> _Given text_

The textual information includes a description of each objective,
actual and target values for each objective and previous actuals
for each objective. The metric data in the presentation may be
connected to the computation engine such that any changes in the
underlying data can be reflected by updating the objects. Updates
may be performed periodically, upon request by the untethered
device (pull), or upon transmission by the computation engine
(push). Moreover, a capability of the computation engine to work
with a diversity of data (currency, percentage, etc.) and still
compute statuses is also reflected in the presentation by showing
the metric data in their original format (e.g. euro,
percentage).
[0051] Also included in the presentation are smaller composite
objects or icons (e.g. 518) for further status indication. These
include trend icons, status indicators according to a selected
scheme, and so on. By using composite objects as opposed to bitmap
images or other types of data inherent limitations of these types
of objects are overcome providing a dynamic link between the
presentation and the performance metric computation.
[0052] As in the first example user interface, interaction with the
computation engine or other parts of the business service managing
the operations may be provided through selection of any of the
objects on the metric view, menu items in the user interface, and
the like.
[0053] FIG. 6 illustrates a screenshot of an indicator selection
wizard for a mobile device performance metrics application. Metric
views may be provided in untethered visualization applications
according to embodiments with preselected indicators representing
metrics or analysis results. According to other embodiments, the
user may be enabled to select one or more indicators to be used by
the visualization application and define scorecard elements (and/or
analysis results) to be reflected by the selected indicators. The
indicator selection wizard is one method of implementing such a
selection.
[0054] Category panel 622 lists available indicators by category in
a collapsible list format. The list of available indicators may
also be provide using other formats. In the example screenshot,
"Miscellaneous" category is selected under the main group of
Centered Indicators.
[0055] Template panel 624 includes visual representations of
available indicators in this category. The indicators include
circled flags, pie chart icons (quarters), color scheme dots, road
signs, and the like. Visualization applications in untethered
devices may include single or multiple indicators. The indicators
employ geometric units to visualize business performance and show
magnitude, patterns of structured and unstructured data,
interrelationships, causalities, and dependencies. Through
visualizing outputs of quantitative models business users may be
enabled to make faster, more relevant decisions based on data that
is readily interpreted. The example indicator selection wizard may
be part of an embeddable authoring user interface for generating
performance metric based visualizations. For example, the wizard
may provide a selection of objects from a graphics application such
as VISIO.RTM. by MICROSOFT CORP. of Redmond, Wash.
[0056] Other example indicators may include bar indicators, traffic
light indicators, check marks, smiley faces, and so on, which
utilize shape and color to convey performance metric information to
the user.

> _Problem set_
1. How would you render this sentence from the patent text on performance metric indicators into Spanish: "Visualization applications in untethered devices may include single or multiple indicators."
2. Can you pick up the patent text on performance metric indicators after its final sentence and carry it forward?

Spatial questions about scenes:
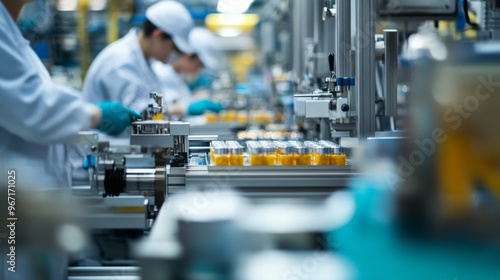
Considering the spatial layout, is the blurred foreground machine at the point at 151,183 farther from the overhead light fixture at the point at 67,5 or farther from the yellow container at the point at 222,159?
the overhead light fixture at the point at 67,5

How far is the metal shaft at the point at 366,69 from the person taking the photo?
7.34ft

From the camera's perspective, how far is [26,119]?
1.71 metres

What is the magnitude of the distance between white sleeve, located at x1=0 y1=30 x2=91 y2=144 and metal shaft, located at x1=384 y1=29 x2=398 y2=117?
3.90ft

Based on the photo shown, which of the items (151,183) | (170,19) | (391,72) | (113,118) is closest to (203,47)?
(170,19)

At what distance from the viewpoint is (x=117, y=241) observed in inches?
97.0

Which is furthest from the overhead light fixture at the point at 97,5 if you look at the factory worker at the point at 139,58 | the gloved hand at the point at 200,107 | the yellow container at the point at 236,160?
the yellow container at the point at 236,160

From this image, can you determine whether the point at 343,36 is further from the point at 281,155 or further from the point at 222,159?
the point at 222,159

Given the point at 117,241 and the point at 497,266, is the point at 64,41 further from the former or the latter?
the point at 497,266

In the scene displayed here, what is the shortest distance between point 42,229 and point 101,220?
0.28 m

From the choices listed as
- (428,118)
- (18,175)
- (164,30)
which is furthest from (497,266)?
(164,30)

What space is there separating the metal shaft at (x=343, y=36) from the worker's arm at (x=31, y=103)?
44.7 inches

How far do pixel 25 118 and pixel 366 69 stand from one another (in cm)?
125

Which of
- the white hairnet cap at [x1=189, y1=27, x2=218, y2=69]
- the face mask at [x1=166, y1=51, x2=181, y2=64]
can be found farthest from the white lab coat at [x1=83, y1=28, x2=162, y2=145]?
the white hairnet cap at [x1=189, y1=27, x2=218, y2=69]

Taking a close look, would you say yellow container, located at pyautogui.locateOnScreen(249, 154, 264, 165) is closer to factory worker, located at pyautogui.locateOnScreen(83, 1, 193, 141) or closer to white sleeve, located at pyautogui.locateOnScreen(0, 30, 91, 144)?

> _In response_
1. Las aplicaciones de visualización en dispositivos no anclados pueden incluir uno o varios indicadores.

2.
[0057] FIG. 7 illustrates an example service-based architecture in
which the untethered interaction with performance metric
applications may be performed. Service based architectures are an
increasingly popular style for building software applications that
use services available in a network such as the web. They promote
loose coupling between software components so that they can be
reused. Applications in a service based architecture are built
based on services. A service is an implementation of a well-defined
business functionality, and such services can then be consumed by
clients in different applications or business processes.
[0058] A service based architecture allows for the reuse of
existing assets where new services can be created from an existing
infrastructure of systems. In other words, it enables businesses to
leverage existing investments by allowing them to reuse existing
applications, and promises interoperability between heterogeneous
applications and technologies. Service based architectures provide
a level of flexibility in the sense that services are software
components with well-defined interfaces that are
implementation-independent. An important aspect of service based
architecture is the separation of the service interface from its
implementation. Such services are consumed by clients that are not
concerned with how these services will execute their requests.
Services are commonly self-contained (perform predetermined tasks)
and loosely coupled. Furthermore, services can be dynamically
discovered, and composite services can be built from aggregates of
other services.
[0059] A service based architecture uses a find-bind-execute
paradigm. In this paradigm, service providers register their
service in a public registry. This registry is used by consumers to
find services that match certain criteria. If the registry has such
a service, it provides the consumer with a contract and an endpoint
address for that service. Service based applications are typically
distributed multi-tier applications that have presentation,
business logic, and persistence layers. Services are the building
blocks of service based applications.
[0060] In FIG. 7, data associated with performance metric
calculations may be stored and provided by scorecard database(s)
744 managed by scorecard database server 751. Scorecard database
server 751 may manage exchange of scorecard data based granular,
role based permissions. Source data for metric calculations and
statistical analyses may be provided by data sources 746.
[0061] Data sources 746 may include business models database server
852, analysis services database server(s) 753, tables server 754,
lists server 755, files server 856 (e.g. text files, spreadsheet
files, and the like), and so on. The data sources may be managed by
one or more servers of any type discussed herein. The scorecard
database server and data source servers may communicate with
servers managing performance metric services through a secure
network communication protocol such as HTTPS 736.
[0062] Performance metric services may include scorecard service
managed by scorecard server(s) 738. Scorecard server(s) 738 may
also provide web services. Reporting services may be provided by
one or more reporting servers 740. Reporting services may include
providing results of statistical analyses, performance metric
computations, presentations, and the like in various formats based
on subscriber permissions, profiles, client devices, and client
applications. According to an example embodiment, reporting servers
may be enabled to provide untethered connectivity such as wireless
networking (e.g. WiFi system, cellular system, and so on) and
provide performance metric data and objects to one or more
applications installed on a user's untethered device.
[0063] Moreover, shared services servers 742 may manage shared
services that enable individual users to access the scorecard
services, presentations, and data through client devices 734.
Client devices 734 may include specialized applications or web
applications to facilitate untethered communication through a
secure protocol such as HTTPS 736.
[0064] Scorecard computations may also be performed in coordination
with scorecard server(s) 738 by a client application on client
device 732 communicating with the scorecard servers through HTTPS
736. As illustrated by reporting servers 740 and shared services
servers 742, some or all of the servers at different levels of the
architecture may support web farming.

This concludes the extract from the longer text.